(YOUR TASKS)
a – In the forum thread about limiting grep to the first lines of each email file, which grep option does the asker mention for stopping at the first match?
b – Proceed with the forum thread about searching only email headers with grep, picking up right after its final line.

(PROVIDED TEXT)
--- begin ---

Reputation: 657
It's best to describe the use by a hypothetical example:
Searching for some useful header info in a big collection of email storage (each email in a separate file). e.g. doing stats of top mail client apps used.
Normally if you do grep you can specify -m to stop at first match but let's say an email does not contact X-Mailer or whatever it is we are looking for in a header? It will scan through the whole email. Since most headers are <50 lines performance could be increased by telling grep to search only 50 lines on any file. I could not find a way to do that.
Upvotes: 2
Views: 1514
Reputation: 161684
Try this command:
for i in *
do
head -n 50 $i | grep -H --label=$i pattern
done
1.txt: aaaaaaaa pattern aaaaaaaa
2.txt: bbbb pattern bbbbb
Upvotes: 1
Reputation: 241741
I don't know if it would be faster but you could do this with awk:
awk '/match me/{print;exit}FNR>50{exit}' *.mail
will print the first line matching match me
if it appears in the first 50 lines. (If you wanted to print the filename as well, grep style, change print;
to print FILENAME ":" $0;
)

--- end ---

[Records from a dataset]
--- begin ---

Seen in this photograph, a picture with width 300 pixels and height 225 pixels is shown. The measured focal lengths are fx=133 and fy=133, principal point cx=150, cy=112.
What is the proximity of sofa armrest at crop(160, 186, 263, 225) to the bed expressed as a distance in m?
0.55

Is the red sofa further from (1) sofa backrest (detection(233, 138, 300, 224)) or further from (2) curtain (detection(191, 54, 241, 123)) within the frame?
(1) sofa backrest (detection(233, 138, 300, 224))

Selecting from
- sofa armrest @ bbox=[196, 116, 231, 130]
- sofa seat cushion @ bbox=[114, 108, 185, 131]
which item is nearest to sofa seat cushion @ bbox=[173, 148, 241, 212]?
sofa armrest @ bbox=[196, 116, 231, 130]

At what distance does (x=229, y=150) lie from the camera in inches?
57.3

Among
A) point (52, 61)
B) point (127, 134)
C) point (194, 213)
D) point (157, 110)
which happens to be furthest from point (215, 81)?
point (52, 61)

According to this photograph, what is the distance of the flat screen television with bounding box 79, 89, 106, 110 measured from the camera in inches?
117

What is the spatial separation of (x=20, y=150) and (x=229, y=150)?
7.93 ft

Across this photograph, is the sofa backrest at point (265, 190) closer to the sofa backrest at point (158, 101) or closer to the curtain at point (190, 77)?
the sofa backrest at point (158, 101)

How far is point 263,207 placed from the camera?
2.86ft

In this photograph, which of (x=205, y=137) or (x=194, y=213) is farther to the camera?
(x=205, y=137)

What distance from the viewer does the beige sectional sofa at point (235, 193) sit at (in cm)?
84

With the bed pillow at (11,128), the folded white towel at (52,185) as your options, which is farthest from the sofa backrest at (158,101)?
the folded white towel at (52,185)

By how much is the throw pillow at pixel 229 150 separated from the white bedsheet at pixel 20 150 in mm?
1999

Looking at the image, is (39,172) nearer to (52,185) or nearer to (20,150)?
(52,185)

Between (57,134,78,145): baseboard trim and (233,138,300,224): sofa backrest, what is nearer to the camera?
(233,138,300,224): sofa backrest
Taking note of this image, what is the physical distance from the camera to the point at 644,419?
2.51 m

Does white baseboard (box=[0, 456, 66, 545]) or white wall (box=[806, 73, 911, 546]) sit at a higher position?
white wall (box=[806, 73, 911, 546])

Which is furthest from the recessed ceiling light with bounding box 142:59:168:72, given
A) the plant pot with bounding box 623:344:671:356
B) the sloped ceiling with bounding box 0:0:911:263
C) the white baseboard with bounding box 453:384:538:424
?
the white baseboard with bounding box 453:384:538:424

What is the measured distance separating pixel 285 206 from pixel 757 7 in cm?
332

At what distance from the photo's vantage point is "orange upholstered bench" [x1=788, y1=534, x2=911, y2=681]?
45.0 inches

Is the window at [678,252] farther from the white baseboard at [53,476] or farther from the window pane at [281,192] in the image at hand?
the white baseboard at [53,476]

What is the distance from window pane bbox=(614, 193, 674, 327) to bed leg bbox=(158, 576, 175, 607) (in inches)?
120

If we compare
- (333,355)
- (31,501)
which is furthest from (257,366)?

--- end ---

(ANSWERS FOR THE EXERCISE)
a – The -m option.

b –
awk
doesn't have any equivalent to grep
's -r
flag, but if you need to recursively scan directories, you can use find
with -exec
:
find /base/dir -iname '*.mail' \
-exec awk '/match me/{print FILENAME ":" $0;exit}FNR>50{exit}' {} +
You could solve this problem by piping head -n50
through grep
but that would undoubtedly be slower since you'd have to start two new processes (one head
and one grep
) for each file. You could do it with just one head
and one grep
but then you'd lose the ability to stop matching a file as soon as you find the magic line, and it would be awkward to label the lines with the filename.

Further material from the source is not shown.